É o caso da dona de casa Célia Regina Cabral que na segunda-feira, dia 2, levou a mãe, Marta Sabóia Cabral, 60 anos, até o hospital. Segundo ela, o médico que fez a consulta, verificou a pressão da paciente, medicou-a e em seguida, mesmo sabendo que era diabética, disse que poderia voltar para casa. No dia seguinte, Célia Regina percebeu que sua mãe não estava bem e voltou a Santa Casa. De acordo com Célia, o médico informou que a paciente estava com princípio de derrame, por isso precisaria de uma tomografia. O problema é que o exame além de ser particular e custar cerca de R$ 300 (segundo Célia), deveria ser feito em outro hospital pois, Cambé, não oferece este tipo de exame. ''Não tenho como pagar'', disse a dona-de-casa.
O médico internou dona Marta na enfermaria do hospital, já que no local não existe Unidade de Terapia Intensiva (UTI). Célia Regina conta que só ontem, depois de dois dias da internação, conseguiu falar com outro médico, já que o responsável pela paciente não foi encontrado.
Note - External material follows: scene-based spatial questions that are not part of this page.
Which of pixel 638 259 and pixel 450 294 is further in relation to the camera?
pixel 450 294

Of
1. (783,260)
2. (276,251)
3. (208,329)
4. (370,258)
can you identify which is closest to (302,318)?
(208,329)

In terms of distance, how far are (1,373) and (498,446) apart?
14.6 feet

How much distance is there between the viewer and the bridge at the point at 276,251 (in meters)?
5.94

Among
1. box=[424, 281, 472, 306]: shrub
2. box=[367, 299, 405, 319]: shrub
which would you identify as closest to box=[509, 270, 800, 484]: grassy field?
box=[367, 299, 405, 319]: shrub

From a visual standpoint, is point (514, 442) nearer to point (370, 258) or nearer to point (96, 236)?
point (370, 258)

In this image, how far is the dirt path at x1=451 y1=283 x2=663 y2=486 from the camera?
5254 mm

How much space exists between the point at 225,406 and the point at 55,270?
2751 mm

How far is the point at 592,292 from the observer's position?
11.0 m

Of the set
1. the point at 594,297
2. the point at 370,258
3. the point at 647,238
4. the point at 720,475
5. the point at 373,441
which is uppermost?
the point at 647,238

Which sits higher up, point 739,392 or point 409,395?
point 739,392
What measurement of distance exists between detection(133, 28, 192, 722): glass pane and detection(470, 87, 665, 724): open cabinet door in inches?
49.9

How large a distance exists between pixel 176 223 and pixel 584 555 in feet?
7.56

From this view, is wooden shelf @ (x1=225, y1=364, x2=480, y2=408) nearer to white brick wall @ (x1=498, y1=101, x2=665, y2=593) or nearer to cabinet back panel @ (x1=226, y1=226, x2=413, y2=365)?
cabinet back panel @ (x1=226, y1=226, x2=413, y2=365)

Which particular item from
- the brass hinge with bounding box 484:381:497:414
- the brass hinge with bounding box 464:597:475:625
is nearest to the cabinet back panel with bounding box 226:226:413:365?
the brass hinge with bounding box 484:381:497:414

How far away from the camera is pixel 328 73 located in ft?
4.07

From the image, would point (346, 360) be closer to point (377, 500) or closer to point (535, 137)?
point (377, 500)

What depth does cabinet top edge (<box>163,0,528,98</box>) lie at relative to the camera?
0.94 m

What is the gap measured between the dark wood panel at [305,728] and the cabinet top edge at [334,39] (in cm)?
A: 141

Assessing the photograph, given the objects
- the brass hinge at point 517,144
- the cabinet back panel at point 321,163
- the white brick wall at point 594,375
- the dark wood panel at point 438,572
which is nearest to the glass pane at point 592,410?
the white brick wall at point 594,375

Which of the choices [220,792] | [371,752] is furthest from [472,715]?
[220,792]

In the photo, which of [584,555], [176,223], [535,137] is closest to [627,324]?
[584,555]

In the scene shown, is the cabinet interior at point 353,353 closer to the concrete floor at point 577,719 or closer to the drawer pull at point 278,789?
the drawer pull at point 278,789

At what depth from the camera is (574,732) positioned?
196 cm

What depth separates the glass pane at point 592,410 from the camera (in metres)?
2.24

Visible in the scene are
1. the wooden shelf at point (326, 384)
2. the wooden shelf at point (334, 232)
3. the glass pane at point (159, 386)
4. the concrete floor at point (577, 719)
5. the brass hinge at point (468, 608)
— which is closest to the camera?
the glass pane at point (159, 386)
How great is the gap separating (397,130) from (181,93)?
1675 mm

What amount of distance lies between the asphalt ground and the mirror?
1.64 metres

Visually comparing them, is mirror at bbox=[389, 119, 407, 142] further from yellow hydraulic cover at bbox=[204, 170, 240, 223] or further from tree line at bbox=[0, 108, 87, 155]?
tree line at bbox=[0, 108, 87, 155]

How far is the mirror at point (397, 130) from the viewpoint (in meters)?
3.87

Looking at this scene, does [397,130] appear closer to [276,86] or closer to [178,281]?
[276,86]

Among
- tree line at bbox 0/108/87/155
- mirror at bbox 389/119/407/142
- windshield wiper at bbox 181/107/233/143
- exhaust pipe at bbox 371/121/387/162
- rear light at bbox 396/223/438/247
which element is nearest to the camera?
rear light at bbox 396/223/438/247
O diretor clínico da Santa Casa, Aroldo Jairo da Silva Martins, disse que ficou sabendo do caso ontem, e explicou que a paciente precisaria ser encaminhada pelo médico que a atendeu. ''Até amanhã pela manhã (hoje) precisamos ter uma definição. Não sei o porquê a paciente não foi transferida para outro hospital'', disse.
Segundo a diretoria da Santa Casa, é necessário mais recursos para contratação de médicos para agilizar o atendimento no pronto-socorro, onde a média atual é de 250 pessoas atendidas por dia.